Про Лину Афанасьевну вообще отдельный разговор. Именно она, будучи директором,  сделала институт одним из самых уважаемых в СССР. Начав с младшего научного сотрудника, она за пару лет дошла до директора. Прирожденный организатор и администратор, начальник от бога, талант – вот что нам о ней рассказали. Москва кланялась и молдавскому институту, и лично Лине Афанасьевне. Она просто жила своей работой, сделав ее главной частью жизни. Разруливала интриги в женском коллективе, не давала никому спуску, если заслуживал, поддерживала порядок, следила за имиджем учреждения. После принудительной отправки на пенсию, длительной болезни и возвращению в должности по-проще, выяснилось, что в институте начали пропадать кондиционеры, машины, мебель и др. И постепенно все пришло в запустение.

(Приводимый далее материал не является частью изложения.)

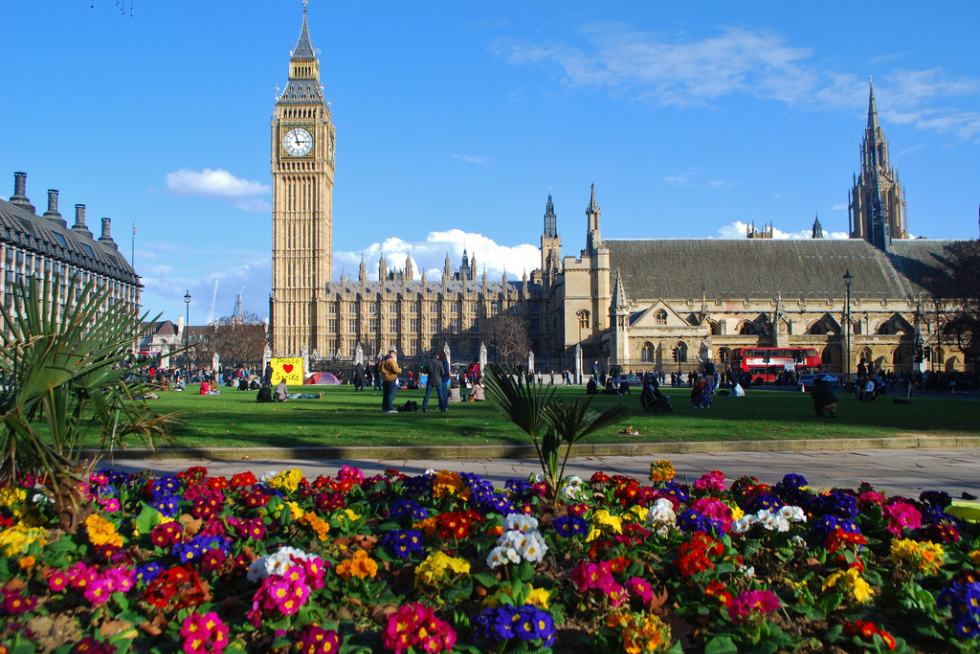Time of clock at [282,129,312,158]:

Однажды, еще в советское время, долго не приходила зарплата из центра – ее тогда считали и перечисляли из Москвы. И Лина Афанасьевна, переживая за коллектив, рискнула и послала телеграмму. И стала героем. Долгое время все шушукались и тыкали пальцем. Мол, вот она – та, которая посмела пожаловаться центру.

Вообще, у института сложная судьба. Минсельхоз и министерство науки никак не могут поделить этот важный объект. С одной стороны, им обоим выгодно иметь в своем распоряжении такую научную и техническую базу, с другой – никто не хочет давать денег даже на мыло. Всем выгодно отчитываться за свою деятельность результатами работы этого института, но никто не хочет сделать так, чтобы людям в нем лучше работалось. Сотрудники, например, сами ездят на вокзал, куда им экспериментальные участки присылают образцы. Они сами оплачивают такси и подымают наверх 5 ящиков моркови модных австрийских сортов.

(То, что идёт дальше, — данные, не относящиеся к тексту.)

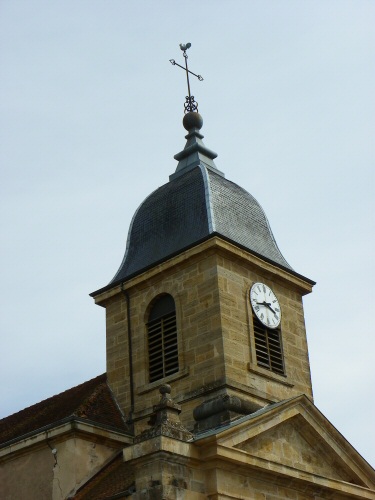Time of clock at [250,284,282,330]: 3:42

Надежду дает то, что институт время от времени ищет молодых специалистов, чтобы передать опыт и влить свежей крови. И находит, несмотря на условия работы, зарплату и не модную профессию. Мы видели – у них работает девочка после политеха. Ее выбрали по результатам экзаменов. Работает за копейки, не знает что будет дальше, но укутавшись в вязаную кофту внимательно слушает рассказы про жиры и кислоты. Есть будущее и у института, и у страны.

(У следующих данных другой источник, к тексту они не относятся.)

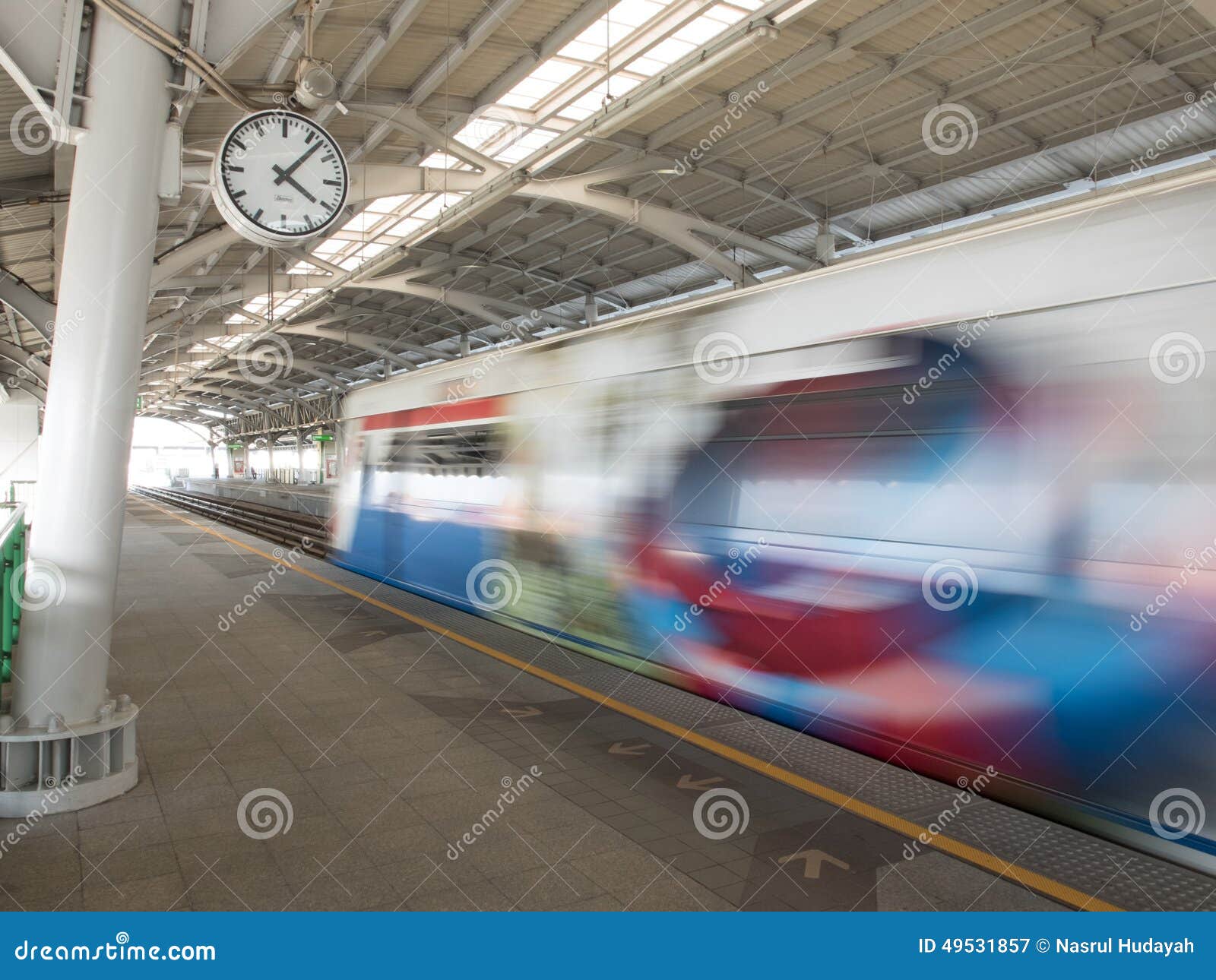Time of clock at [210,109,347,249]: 4:07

А подвал нас не пустили. «Ничего интересного», – с прищуром сказал сотрудник на проходной. В общем-то, понятно. До войны здесь располагалась румынская Сигуранца. В спешке покидая здание, солдаты завалили подвалы. Один черт знает, что они там оставили.

Мы тоже покидали институт. Фотограф Сережа – с подаренным ему ретро-плафоном из актового зала, я – с банкой компота из зизифуса, который стал для меня словом дня. О нем нам рассказали забавную историю. Когда в  1982 году впервые привезли зизифус (другие названия: унаби, ююба, жожоба ), такого плода еще никто не знал. На приложенной бумажке был ужасный перевод с китайского на английский. Работники прочитали «йойоби» и потом долго еще в шутку так называли зизифус.

***

А еще там не говорят «помидоры» – только «томаты». Пожалуй, попробую переучиться.

Отдельное спасибо мы выражаем сотрудникам, все же позволившим сделать этот репортаж, и в особенности – Татьяне Александровне Пасечник, которая рискуя карьерой водила нас по всем закоулкам и рассказала много интересных историй.